▶ [Korte opdracht 1]: Zoek in de lijst alle regels op waarin de string "canterbury" voorkomt en neem die regels over. Hoofdletters en kleine letters tellen hierbij mee.
:: Tekstfragment ::
Een plek om te schuilen
Het jaar is zowaar bijna voorbij. Ondanks de hoopvolle memes in de zomer die zeiden ‘when 2020 is finally over’ met dan een plaatje van iemand die losgaat in de club, zal de malaise niet miraculeus verdampen bij het verspringen van de middernachtklok. Maar toch, het voelt goed om dit jaar af te sluiten. What a ride.
In de herfst vroeg Vogue of ik een eindejaarsessay wilde schrijven. Stukjes die ik schreef over de verrechtste politiek, klimaatverandering en complottheorieën backspacete ik. Het werd persoonlijker, over angst, aanpassing en liefde. Hier publiceer ik een iets langere versie, met wat recente aanpassingen en eigen foto’s.
:::
▶ [Korte opdracht 2]: Geef uit de tekst over het einde van 2020 woord voor woord het deel weer dat opent met de woorden "Een plek om" en sluit met "en eigen foto’s.".
:: Aangeleverde lijst ::
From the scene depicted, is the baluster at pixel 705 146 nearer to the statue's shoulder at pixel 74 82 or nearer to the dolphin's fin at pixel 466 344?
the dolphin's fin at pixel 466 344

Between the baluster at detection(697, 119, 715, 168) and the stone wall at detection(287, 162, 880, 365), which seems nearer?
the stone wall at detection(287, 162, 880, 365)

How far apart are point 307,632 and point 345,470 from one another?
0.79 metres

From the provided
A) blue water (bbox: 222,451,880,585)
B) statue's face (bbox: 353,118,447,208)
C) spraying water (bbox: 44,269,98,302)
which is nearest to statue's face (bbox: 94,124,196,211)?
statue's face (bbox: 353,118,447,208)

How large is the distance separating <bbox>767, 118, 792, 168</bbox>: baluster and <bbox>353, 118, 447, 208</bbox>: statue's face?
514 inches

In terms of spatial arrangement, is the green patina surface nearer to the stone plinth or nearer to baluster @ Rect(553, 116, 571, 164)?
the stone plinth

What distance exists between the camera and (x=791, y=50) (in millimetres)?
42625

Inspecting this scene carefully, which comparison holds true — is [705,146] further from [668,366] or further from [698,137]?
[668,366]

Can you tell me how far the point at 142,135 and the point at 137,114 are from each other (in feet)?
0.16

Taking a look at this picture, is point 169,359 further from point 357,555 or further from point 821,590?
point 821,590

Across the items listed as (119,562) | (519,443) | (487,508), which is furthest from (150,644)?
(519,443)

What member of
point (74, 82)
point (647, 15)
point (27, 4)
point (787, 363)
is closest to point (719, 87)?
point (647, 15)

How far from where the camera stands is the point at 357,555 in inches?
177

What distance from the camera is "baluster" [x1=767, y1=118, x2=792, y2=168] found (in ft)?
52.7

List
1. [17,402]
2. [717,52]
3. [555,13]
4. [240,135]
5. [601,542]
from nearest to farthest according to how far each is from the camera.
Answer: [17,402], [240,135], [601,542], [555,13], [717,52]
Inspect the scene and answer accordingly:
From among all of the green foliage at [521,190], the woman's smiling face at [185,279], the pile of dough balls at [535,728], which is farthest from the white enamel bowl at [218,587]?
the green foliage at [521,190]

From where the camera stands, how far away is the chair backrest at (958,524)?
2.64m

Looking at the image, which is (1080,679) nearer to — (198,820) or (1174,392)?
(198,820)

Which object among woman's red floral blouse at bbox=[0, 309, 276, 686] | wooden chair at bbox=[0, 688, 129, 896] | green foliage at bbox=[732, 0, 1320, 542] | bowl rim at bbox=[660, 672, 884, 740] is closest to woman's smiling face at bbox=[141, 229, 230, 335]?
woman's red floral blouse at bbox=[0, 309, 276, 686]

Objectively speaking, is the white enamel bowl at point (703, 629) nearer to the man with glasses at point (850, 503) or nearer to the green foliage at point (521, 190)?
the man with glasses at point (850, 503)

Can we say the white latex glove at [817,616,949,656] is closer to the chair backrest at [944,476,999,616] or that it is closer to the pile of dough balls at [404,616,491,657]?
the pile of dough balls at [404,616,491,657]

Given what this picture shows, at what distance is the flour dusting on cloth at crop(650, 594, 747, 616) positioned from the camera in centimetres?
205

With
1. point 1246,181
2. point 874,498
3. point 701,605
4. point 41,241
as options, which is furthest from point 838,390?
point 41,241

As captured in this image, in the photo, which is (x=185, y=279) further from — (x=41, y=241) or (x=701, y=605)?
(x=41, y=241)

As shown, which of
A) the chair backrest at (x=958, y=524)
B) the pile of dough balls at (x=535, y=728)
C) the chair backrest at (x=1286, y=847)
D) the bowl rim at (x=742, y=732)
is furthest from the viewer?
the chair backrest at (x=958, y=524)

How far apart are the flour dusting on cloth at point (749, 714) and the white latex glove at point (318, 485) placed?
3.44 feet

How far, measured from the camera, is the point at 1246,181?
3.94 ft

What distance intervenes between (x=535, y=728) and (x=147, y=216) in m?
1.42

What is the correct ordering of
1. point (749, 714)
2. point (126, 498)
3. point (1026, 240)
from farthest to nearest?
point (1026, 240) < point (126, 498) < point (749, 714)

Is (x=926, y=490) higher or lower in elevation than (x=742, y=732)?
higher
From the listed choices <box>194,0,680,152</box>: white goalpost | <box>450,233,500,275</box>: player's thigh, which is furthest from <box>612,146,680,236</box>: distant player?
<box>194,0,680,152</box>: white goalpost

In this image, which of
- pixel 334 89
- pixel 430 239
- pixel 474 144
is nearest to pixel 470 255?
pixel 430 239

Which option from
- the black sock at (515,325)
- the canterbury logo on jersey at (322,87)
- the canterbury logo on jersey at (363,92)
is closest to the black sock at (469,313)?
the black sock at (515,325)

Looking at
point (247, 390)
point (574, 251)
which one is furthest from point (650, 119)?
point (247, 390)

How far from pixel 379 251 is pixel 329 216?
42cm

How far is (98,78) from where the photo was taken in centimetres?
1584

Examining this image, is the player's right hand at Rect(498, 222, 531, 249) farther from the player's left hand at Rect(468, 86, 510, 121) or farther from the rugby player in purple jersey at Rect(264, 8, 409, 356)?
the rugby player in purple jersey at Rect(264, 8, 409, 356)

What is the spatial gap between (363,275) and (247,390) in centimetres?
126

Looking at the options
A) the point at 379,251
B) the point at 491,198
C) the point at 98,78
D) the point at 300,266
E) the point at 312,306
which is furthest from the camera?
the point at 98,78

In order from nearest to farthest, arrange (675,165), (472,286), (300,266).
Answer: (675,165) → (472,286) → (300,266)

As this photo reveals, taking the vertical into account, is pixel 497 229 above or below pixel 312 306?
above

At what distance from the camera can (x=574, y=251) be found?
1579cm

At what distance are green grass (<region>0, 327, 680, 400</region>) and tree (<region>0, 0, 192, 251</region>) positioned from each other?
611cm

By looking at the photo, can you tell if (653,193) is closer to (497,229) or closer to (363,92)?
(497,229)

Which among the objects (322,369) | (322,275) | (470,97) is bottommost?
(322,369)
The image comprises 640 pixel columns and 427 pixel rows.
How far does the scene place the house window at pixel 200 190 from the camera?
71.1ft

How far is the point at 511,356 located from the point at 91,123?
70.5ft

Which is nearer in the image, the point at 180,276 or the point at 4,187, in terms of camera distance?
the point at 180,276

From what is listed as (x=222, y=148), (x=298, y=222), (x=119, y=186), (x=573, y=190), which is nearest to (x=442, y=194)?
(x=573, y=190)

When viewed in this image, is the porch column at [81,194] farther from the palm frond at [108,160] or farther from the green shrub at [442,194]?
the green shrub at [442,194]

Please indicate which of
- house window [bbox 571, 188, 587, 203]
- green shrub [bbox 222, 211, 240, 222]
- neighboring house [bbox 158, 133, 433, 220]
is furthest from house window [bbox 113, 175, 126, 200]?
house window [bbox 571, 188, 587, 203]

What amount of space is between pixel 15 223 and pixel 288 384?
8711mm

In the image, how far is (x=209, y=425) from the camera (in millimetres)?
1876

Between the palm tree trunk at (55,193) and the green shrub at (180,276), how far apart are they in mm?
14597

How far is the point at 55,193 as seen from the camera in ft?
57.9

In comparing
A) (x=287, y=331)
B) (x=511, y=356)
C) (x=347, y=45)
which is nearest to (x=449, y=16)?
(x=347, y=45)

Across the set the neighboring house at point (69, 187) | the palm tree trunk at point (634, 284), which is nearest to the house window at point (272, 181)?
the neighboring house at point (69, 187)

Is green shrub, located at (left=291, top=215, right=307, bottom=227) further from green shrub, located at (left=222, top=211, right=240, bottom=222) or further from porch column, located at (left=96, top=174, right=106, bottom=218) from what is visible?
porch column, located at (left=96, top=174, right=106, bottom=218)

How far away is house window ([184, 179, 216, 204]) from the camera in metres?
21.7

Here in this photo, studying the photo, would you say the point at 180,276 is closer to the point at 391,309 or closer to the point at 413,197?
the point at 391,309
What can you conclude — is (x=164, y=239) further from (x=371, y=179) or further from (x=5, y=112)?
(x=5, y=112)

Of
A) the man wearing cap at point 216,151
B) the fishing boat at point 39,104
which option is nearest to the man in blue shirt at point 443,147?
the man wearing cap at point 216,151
:::
▶ [Uitgewerkt antwoord 1]:
- the canterbury logo on jersey at (322,87)
- the canterbury logo on jersey at (363,92)

▶ [Uitgewerkt antwoord 2]:
Een plek om te schuilen
Het jaar is zowaar bijna voorbij. Ondanks de hoopvolle memes in de zomer die zeiden ‘when 2020 is finally over’ met dan een plaatje van iemand die losgaat in de club, zal de malaise niet miraculeus verdampen bij het verspringen van de middernachtklok. Maar toch, het voelt goed om dit jaar af te sluiten. What a ride.
In de herfst vroeg Vogue of ik een eindejaarsessay wilde schrijven. Stukjes die ik schreef over de verrechtste politiek, klimaatverandering en complottheorieën backspacete ik. Het werd persoonlijker, over angst, aanpassing en liefde. Hier publiceer ik een iets langere versie, met wat recente aanpassingen en eigen foto’s.